=== Brief ===
Each entry that follows should be retyped exactly.

=== Input data ===
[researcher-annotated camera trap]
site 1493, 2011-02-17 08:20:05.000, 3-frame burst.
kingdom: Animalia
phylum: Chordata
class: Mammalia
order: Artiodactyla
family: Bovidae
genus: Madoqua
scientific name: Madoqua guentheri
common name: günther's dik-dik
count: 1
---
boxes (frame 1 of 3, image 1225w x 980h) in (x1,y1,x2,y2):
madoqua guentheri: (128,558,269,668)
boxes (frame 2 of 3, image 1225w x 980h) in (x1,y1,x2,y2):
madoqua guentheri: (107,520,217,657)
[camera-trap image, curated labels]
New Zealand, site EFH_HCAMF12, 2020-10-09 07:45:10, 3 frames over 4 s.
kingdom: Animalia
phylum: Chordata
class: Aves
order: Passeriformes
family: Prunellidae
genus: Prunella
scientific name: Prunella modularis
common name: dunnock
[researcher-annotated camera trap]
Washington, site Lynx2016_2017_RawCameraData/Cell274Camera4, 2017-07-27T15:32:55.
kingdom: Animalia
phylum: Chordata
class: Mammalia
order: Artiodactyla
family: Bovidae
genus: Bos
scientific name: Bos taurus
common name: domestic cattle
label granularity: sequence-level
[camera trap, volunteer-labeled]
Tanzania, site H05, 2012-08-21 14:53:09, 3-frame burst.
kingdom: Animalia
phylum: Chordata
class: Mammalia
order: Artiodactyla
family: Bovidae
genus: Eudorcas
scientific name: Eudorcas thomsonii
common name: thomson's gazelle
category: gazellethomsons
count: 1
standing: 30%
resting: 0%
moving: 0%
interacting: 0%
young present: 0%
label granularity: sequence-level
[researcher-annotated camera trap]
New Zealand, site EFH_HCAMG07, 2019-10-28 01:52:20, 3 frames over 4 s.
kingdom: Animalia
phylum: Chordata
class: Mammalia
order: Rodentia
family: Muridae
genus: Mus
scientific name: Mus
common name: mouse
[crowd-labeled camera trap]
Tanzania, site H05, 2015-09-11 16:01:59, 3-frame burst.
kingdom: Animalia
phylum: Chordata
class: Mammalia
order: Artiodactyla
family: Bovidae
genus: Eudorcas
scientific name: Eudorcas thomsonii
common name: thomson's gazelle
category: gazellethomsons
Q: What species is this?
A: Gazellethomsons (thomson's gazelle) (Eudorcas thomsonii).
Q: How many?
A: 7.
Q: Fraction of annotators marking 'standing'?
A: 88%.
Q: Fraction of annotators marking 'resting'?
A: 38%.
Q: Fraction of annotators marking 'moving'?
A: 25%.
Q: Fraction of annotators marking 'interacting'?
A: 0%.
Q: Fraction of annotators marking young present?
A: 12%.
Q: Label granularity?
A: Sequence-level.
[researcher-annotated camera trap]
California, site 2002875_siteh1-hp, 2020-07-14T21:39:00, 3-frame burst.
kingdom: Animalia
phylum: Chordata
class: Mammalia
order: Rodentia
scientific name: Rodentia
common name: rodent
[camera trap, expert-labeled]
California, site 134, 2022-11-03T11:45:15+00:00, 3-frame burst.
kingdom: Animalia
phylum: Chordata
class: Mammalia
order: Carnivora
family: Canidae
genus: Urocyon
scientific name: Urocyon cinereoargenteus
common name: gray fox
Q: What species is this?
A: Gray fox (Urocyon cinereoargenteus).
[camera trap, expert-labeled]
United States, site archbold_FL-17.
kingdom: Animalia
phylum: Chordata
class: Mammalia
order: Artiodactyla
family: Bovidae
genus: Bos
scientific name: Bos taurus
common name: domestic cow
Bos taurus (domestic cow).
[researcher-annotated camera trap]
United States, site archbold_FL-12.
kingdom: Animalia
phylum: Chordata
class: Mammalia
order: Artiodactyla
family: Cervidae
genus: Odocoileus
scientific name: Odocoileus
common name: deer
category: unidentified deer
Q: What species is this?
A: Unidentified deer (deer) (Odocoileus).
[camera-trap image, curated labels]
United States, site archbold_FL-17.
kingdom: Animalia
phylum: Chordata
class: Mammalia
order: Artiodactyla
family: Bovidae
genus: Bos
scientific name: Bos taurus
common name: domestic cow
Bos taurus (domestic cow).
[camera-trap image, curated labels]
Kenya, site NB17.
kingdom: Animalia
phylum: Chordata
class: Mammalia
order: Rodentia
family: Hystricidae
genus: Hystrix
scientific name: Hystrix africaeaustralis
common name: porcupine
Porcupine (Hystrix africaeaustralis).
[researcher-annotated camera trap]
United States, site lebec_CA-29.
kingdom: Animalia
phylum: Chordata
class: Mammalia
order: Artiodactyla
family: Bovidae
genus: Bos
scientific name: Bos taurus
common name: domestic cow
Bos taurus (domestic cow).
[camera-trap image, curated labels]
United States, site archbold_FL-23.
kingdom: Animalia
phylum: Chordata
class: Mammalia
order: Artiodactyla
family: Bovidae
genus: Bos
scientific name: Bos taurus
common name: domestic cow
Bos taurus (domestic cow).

=== Response ===
[researcher-annotated camera trap]
site 1493, 2011-02-17 08:20:05.000, 3-frame burst.
kingdom: Animalia
phylum: Chordata
class: Mammalia
order: Artiodactyla
family: Bovidae
genus: Madoqua
scientific name: Madoqua guentheri
common name: günther's dik-dik
count: 1
---
boxes (frame 1 of 3, image 1225w x 980h) in (x1,y1,x2,y2):
madoqua guentheri: (128,558,269,668)
boxes (frame 2 of 3, image 1225w x 980h) in (x1,y1,x2,y2):
madoqua guentheri: (107,520,217,657)
[camera-trap image, curated labels]
New Zealand, site EFH_HCAMF12, 2020-10-09 07:45:10, 3 frames over 4 s.
kingdom: Animalia
phylum: Chordata
class: Aves
order: Passeriformes
family: Prunellidae
genus: Prunella
scientific name: Prunella modularis
common name: dunnock
[researcher-annotated camera trap]
Washington, site Lynx2016_2017_RawCameraData/Cell274Camera4, 2017-07-27T15:32:55.
kingdom: Animalia
phylum: Chordata
class: Mammalia
order: Artiodactyla
family: Bovidae
genus: Bos
scientific name: Bos taurus
common name: domestic cattle
label granularity: sequence-level
[camera trap, volunteer-labeled]
Tanzania, site H05, 2012-08-21 14:53:09, 3-frame burst.
kingdom: Animalia
phylum: Chordata
class: Mammalia
order: Artiodactyla
family: Bovidae
genus: Eudorcas
scientific name: Eudorcas thomsonii
common name: thomson's gazelle
category: gazellethomsons
count: 1
standing: 30%
resting: 0%
moving: 0%
interacting: 0%
young present: 0%
label granularity: sequence-level
[researcher-annotated camera trap]
New Zealand, site EFH_HCAMG07, 2019-10-28 01:52:20, 3 frames over 4 s.
kingdom: Animalia
phylum: Chordata
class: Mammalia
order: Rodentia
family: Muridae
genus: Mus
scientific name: Mus
common name: mouse
[crowd-labeled camera trap]
Tanzania, site H05, 2015-09-11 16:01:59, 3-frame burst.
kingdom: Animalia
phylum: Chordata
class: Mammalia
order: Artiodactyla
family: Bovidae
genus: Eudorcas
scientific name: Eudorcas thomsonii
common name: thomson's gazelle
category: gazellethomsons
Q: What species is this?
A: Gazellethomsons (thomson's gazelle) (Eudorcas thomsonii).
Q: How many?
A: 7.
Q: Fraction of annotators marking 'standing'?
A: 88%.
Q: Fraction of annotators marking 'resting'?
A: 38%.
Q: Fraction of annotators marking 'moving'?
A: 25%.
Q: Fraction of annotators marking 'interacting'?
A: 0%.
Q: Fraction of annotators marking young present?
A: 12%.
Q: Label granularity?
A: Sequence-level.
[researcher-annotated camera trap]
California, site 2002875_siteh1-hp, 2020-07-14T21:39:00, 3-frame burst.
kingdom: Animalia
phylum: Chordata
class: Mammalia
order: Rodentia
scientific name: Rodentia
common name: rodent
[camera trap, expert-labeled]
California, site 134, 2022-11-03T11:45:15+00:00, 3-frame burst.
kingdom: Animalia
phylum: Chordata
class: Mammalia
order: Carnivora
family: Canidae
genus: Urocyon
scientific name: Urocyon cinereoargenteus
common name: gray fox
Q: What species is this?
A: Gray fox (Urocyon cinereoargenteus).
[camera trap, expert-labeled]
United States, site archbold_FL-17.
kingdom: Animalia
phylum: Chordata
class: Mammalia
order: Artiodactyla
family: Bovidae
genus: Bos
scientific name: Bos taurus
common name: domestic cow
Bos taurus (domestic cow).
[researcher-annotated camera trap]
United States, site archbold_FL-12.
kingdom: Animalia
phylum: Chordata
class: Mammalia
order: Artiodactyla
family: Cervidae
genus: Odocoileus
scientific name: Odocoileus
common name: deer
category: unidentified deer
Q: What species is this?
A: Unidentified deer (deer) (Odocoileus).
[camera-trap image, curated labels]
United States, site archbold_FL-17.
kingdom: Animalia
phylum: Chordata
class: Mammalia
order: Artiodactyla
family: Bovidae
genus: Bos
scientific name: Bos taurus
common name: domestic cow
Bos taurus (domestic cow).
[camera-trap image, curated labels]
Kenya, site NB17.
kingdom: Animalia
phylum: Chordata
class: Mammalia
order: Rodentia
family: Hystricidae
genus: Hystrix
scientific name: Hystrix africaeaustralis
common name: porcupine
Porcupine (Hystrix africaeaustralis).
[researcher-annotated camera trap]
United States, site lebec_CA-29.
kingdom: Animalia
phylum: Chordata
class: Mammalia
order: Artiodactyla
family: Bovidae
genus: Bos
scientific name: Bos taurus
common name: domestic cow
Bos taurus (domestic cow).
[camera-trap image, curated labels]
United States, site archbold_FL-23.
kingdom: Animalia
phylum: Chordata
class: Mammalia
order: Artiodactyla
family: Bovidae
genus: Bos
scientific name: Bos taurus
common name: domestic cow
Bos taurus (domestic cow).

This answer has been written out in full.